As far as little known Venice attractions go Venice's parks have to
be right up there near the top of the list.
Greenery and nature tends to be largely absent from Venice, at least on first glance.
Take a closer look and you'll find, hidden away in secret corners, some really lovely parks and gardens.
Make time for a little peace and quiet away from the maddening crowds in these green havens, loved by Venetians for centuries.
They are listed from the ones I like best to those I like least
(I still like them though).
Napoleon got this park off the ground when he wanted a view of some greenery from his office. Perhaps he wanted something to remind him of the great parks of Paris and the style is definitely French.
The park is just a short walk away from St Marks square. From the square walk down towards the water. Once you reach the water turn right and it is just near the Piazza San Marco vaporetto stop. The photo above was taken in the park.

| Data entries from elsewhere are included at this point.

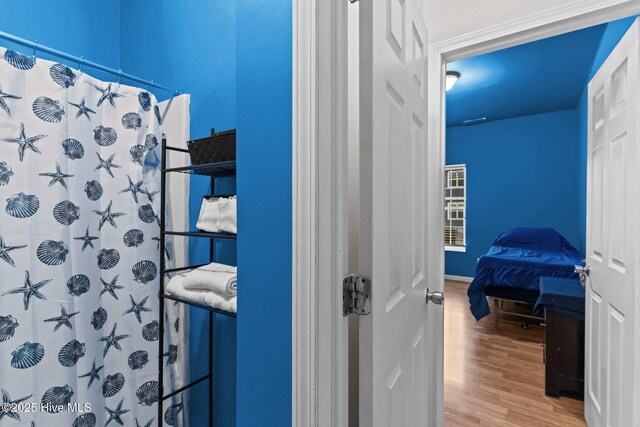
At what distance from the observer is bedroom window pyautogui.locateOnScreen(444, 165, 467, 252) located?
5918 mm

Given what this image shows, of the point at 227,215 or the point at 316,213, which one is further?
the point at 227,215

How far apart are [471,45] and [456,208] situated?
5.09 m

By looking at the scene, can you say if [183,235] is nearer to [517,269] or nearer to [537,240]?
[517,269]

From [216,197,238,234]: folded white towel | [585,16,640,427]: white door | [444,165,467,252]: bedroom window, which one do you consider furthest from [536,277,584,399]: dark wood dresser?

The place where Venetian families come on the weekend to picnic. On summer weekends it is full of families enjoying a day out, kids playing ball games and young, and not so young, lovers strolling arm in arm.
Originally created as a garden to remember soldiers who fell in the Second World War, the park still hosts commemorative events of those times.
Getting to the park requires a fairly long walk from St Marks square along the Riva degli Schiavoni. The walk should take about an hour but it is a very pleasant walk along the canal, a great way to pass the time and a chance to see some Venice Italy attractions that you might otherwise miss.
I wasn’t sure whether to put this park second or even first. In the end I settled for third place only because it is not very big and is more a garden than a park. Situated at the top of the Castello district this is the perfect place to find a moment of peace and in that respect it beats all the others easily: in all the many times I've visited, even in July, I've never seen another soul around.
The gardens are the cloister gardens of the San Francesco della Vigna church – itself one of the most impressive works by the great architect Palladio.
Situated in Dorsoduro, the Campo Santa Margherita is a pleasant place. Often full of students from the nearby university the park has a vibrant and colorful atmosphere.
The hustle and bustle of a morning at the park’s fresh produce market can be followed by an afternoon relaxing, eating ice cream or having lunch at one of the good restaurants in the Dorsoduro district on the edge of the park. The restaurants around here are often reasonably priced compared to the other more touristy parts of Venice.